Adler and Weinberger both took issue with the suggestion that Skinny Pancake's unusual treatment was the result of favoritism. Adler says he simply outbid the other food vendors, pledging to pay the city 24 cents per passenger served, or a guaranteed minimum of $145,000 a year. Adler tells Seven Days that he met Weinberger during the campaign. "He reached out to me just like Bram [Kranichfeld] reached out to me. Frankly, I grilled him. I gave him a pretty hard time, but after weighing the pros and cons, I supported him." Adler adds that he donated $25 to Weinberger's mayoral campaign.

For his part, Weinberger tells Seven Days that his years-long acquaintance with Adler's brother, Ted, and the small checks the brothers wrote his campaign had no influence on him voting "yes" on Skinny Pancake's food service contract and livable wage exemption.

"The drafters of the livable wage ordinance specifically contemplated that some businesses may need to be given hardship exemptions," Weinberger says. "It's right there in the language of the ordinance." Weinberger adds that three separate groups — the airport staff, the airport commission and the board of finance — all approved of the hardship exemption because the Skinny Pancake made a convincing case they could not make money without it.

"Everyone felt the quality of the food service would clearly be superior to what we have at the airport," Weinberger says. "It was compelling — the local commitment Skinny Pancake has made.
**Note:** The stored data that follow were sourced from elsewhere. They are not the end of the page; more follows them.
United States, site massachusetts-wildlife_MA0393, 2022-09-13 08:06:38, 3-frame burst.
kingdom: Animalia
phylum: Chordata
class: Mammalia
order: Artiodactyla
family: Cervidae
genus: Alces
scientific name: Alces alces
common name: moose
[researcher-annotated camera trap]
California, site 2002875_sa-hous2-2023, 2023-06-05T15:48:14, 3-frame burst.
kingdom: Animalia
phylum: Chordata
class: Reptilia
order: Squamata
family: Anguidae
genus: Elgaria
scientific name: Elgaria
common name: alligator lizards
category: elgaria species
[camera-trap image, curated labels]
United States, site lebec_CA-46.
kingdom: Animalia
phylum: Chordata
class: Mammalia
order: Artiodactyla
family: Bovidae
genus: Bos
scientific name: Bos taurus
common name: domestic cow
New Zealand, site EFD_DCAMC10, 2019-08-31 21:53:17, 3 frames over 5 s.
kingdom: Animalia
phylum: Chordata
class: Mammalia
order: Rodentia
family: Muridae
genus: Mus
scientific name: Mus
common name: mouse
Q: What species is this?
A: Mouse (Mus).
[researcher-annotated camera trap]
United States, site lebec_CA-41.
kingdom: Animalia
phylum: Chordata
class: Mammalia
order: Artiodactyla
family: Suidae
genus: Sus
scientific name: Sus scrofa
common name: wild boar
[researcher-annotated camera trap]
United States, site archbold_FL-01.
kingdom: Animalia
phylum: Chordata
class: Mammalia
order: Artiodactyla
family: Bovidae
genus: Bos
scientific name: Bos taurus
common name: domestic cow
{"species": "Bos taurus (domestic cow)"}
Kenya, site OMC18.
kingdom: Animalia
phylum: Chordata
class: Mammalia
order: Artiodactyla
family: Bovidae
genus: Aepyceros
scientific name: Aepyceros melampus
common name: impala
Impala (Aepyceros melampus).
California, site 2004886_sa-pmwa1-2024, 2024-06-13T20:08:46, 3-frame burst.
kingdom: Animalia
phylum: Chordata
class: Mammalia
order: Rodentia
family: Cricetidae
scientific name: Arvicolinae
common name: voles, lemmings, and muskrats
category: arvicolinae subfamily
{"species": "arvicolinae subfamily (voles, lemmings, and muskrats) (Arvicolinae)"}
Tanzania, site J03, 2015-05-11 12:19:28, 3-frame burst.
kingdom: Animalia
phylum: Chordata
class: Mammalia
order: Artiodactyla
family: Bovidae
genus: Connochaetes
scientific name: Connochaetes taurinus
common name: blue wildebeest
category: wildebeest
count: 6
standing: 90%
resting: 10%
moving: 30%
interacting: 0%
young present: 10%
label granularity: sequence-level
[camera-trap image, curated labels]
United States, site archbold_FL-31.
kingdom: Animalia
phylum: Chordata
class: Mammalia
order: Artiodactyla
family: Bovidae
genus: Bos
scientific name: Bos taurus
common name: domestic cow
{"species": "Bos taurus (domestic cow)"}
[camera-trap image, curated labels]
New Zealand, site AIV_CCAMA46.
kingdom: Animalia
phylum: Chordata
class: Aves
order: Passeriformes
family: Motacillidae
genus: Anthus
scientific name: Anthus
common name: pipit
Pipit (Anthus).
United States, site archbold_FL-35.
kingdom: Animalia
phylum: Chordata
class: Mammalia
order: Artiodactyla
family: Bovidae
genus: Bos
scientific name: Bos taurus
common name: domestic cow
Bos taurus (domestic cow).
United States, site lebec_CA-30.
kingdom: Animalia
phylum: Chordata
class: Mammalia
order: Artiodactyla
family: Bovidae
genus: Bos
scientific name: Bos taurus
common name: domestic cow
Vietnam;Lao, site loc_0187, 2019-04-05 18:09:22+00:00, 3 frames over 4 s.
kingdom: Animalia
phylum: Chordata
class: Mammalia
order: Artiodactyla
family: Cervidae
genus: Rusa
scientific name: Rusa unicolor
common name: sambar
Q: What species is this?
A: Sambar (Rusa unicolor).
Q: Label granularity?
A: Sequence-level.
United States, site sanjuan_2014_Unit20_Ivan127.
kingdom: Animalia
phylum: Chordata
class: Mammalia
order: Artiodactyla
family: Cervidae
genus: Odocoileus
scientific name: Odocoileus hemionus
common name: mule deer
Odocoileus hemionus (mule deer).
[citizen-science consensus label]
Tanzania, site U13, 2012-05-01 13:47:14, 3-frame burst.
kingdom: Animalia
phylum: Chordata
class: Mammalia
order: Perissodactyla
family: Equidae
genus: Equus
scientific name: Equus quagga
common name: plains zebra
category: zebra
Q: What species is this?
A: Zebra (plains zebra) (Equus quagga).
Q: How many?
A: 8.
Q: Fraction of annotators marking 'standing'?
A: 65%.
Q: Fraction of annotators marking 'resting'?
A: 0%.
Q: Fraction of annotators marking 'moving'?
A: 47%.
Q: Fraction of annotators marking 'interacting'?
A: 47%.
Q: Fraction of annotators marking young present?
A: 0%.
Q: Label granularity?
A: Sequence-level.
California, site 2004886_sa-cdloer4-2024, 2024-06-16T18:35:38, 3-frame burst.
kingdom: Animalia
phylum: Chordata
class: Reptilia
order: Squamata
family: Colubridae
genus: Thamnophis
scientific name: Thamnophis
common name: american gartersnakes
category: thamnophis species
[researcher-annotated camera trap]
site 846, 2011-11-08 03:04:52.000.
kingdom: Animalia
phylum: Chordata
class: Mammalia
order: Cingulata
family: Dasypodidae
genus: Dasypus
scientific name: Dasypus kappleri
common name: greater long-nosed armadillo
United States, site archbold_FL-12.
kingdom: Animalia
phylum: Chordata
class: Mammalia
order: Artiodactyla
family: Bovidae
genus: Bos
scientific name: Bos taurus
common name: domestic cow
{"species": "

The food supply comes from local farmers."

Weinberger stresses that his administration "takes seriously" the livable wage ordinance, noting that of the six leases approved for the airport since he took office in March, five have livable wage requirements. "We are playing this by the books," Weinberger says.

Others are less sure of the mayor's commitment to livable wages.

"I think the precedent is not good," says Doug Hoffer, who was elected state auditor in November and who helped draft Burlington's livable wage ordinance as a policy analyst more than a decade ago. "Clearly, it opens the door to everybody and anybody pleading poverty."

Hoffer doesn't buy the argument that it's worth exempting a city-contracted business from paying livable wages because that business supports the local food economy, as Adler's restaurants do. Corporate chains might be better able to absorb the cost of paying higher wages in one location, but Hoffer says he wonders, "Why does it have to be either or?"

"What good does it do the community at large to source locally if we have a bunch of employees who can't afford to buy those goods, or pay their rent, or pay for child care or the other basic needs that are at the core of the livable wage?" says Hoffer, who lives in Burlington. Hoffer acknowledges that paying livable wages is "not easy" for small businesses. "But it doesn't sound like there was enough discussion" on the exemption.